**Exercise prompt**
Copy word for word every line below, from the one containing "Which among all of" to the last line, including both.

**Entries supplied**
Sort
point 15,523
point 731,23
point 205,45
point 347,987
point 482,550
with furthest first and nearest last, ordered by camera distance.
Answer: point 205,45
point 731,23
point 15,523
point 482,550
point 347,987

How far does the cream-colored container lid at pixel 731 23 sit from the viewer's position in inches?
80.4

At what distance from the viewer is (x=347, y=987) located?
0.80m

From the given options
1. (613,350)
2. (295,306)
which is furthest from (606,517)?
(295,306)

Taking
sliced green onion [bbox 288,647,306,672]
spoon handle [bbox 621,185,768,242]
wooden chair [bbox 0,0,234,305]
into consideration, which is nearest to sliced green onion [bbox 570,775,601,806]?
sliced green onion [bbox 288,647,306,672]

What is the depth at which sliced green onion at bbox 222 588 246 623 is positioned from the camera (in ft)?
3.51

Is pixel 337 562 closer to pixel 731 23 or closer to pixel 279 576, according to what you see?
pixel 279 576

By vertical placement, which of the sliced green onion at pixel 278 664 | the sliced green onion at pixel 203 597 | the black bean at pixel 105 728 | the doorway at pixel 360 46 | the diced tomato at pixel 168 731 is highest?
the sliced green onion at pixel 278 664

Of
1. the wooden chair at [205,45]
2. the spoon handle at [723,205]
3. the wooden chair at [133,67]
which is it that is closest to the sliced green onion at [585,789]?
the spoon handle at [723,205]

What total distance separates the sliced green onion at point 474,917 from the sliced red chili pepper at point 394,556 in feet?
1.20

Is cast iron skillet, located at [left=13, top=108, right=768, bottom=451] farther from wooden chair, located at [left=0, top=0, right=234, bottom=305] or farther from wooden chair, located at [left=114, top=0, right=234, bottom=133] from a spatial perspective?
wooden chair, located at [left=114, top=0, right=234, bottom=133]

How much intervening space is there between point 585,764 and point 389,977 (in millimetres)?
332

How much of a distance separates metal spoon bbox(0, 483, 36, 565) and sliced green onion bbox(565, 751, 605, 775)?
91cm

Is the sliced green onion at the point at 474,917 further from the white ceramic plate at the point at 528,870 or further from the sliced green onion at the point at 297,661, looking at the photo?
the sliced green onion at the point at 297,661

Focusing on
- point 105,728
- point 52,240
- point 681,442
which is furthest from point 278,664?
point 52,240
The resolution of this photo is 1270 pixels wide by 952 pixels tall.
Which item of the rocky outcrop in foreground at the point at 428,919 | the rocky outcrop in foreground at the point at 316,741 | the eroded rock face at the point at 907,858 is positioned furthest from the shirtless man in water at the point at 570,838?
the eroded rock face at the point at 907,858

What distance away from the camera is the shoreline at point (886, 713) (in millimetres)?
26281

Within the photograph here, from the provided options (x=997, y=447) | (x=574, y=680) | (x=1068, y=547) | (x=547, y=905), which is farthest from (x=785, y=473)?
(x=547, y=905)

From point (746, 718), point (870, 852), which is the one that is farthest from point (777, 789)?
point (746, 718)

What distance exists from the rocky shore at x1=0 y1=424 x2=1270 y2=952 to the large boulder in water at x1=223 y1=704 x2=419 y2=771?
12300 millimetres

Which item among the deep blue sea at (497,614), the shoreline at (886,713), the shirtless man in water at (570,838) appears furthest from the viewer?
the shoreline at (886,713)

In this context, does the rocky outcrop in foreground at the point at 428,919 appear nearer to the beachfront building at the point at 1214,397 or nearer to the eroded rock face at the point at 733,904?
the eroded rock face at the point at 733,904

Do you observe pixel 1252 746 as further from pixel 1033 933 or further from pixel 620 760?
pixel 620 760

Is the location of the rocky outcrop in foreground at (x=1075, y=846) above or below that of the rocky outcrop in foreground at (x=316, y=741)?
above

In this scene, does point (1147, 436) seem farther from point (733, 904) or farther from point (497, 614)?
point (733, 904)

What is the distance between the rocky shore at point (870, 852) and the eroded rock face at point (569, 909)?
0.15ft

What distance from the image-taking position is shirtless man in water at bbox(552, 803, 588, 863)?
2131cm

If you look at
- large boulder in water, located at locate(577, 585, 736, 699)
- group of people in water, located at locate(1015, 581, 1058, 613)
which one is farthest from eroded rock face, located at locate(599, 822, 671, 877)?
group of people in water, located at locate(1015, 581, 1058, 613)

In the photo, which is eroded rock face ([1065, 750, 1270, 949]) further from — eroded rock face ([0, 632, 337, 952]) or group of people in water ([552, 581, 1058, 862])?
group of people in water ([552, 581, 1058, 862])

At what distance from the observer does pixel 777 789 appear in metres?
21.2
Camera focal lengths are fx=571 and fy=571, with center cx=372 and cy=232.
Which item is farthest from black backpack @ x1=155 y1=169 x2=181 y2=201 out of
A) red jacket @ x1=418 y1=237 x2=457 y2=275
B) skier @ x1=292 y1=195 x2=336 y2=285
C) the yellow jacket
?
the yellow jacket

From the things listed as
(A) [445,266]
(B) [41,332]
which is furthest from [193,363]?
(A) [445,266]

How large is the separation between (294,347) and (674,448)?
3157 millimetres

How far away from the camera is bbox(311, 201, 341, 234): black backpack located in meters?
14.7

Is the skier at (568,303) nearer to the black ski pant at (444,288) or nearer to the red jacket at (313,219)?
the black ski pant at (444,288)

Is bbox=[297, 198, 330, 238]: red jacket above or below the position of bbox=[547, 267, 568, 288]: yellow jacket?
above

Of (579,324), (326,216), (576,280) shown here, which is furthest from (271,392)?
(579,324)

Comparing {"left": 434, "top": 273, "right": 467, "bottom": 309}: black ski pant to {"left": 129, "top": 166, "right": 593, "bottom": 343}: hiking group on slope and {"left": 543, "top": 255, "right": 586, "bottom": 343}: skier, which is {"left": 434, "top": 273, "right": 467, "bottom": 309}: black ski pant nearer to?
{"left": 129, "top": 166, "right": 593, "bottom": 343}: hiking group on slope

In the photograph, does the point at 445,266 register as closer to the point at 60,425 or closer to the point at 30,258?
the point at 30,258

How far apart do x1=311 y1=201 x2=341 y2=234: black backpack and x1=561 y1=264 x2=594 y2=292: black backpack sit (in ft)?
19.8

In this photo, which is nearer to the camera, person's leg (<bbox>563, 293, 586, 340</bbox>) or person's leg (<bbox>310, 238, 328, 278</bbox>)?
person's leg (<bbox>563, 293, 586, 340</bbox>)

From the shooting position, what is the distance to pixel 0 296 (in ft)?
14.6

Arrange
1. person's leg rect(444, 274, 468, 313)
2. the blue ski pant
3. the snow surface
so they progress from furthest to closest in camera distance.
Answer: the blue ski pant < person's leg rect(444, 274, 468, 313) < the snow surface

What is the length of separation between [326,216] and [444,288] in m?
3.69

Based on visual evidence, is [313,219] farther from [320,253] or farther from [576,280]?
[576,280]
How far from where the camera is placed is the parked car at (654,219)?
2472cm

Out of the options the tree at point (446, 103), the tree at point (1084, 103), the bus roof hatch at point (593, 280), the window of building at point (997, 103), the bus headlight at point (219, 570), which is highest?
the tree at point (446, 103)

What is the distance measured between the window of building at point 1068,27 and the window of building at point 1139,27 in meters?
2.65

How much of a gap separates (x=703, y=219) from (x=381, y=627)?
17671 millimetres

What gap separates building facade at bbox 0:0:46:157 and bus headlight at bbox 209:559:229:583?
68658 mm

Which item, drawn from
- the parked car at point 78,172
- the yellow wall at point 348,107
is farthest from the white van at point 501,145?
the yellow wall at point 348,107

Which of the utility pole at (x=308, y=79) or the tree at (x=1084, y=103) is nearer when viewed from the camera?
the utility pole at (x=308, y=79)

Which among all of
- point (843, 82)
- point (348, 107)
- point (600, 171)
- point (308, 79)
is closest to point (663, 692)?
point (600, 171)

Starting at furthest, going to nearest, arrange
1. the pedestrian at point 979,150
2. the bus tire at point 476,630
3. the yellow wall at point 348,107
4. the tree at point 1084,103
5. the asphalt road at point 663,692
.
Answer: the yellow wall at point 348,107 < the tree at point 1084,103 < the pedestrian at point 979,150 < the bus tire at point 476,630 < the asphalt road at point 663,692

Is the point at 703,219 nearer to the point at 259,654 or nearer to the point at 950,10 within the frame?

**Written answer**
Which among all of
- point (843, 82)
- point (348, 107)
- point (600, 171)
- point (308, 79)
is closest to point (663, 692)?
point (600, 171)

Starting at furthest, going to nearest, arrange
1. the pedestrian at point 979,150
2. the bus tire at point 476,630
3. the yellow wall at point 348,107
4. the tree at point 1084,103
5. the asphalt road at point 663,692
.
Answer: the yellow wall at point 348,107 < the tree at point 1084,103 < the pedestrian at point 979,150 < the bus tire at point 476,630 < the asphalt road at point 663,692

Is the point at 703,219 nearer to the point at 259,654 or nearer to the point at 950,10 within the frame?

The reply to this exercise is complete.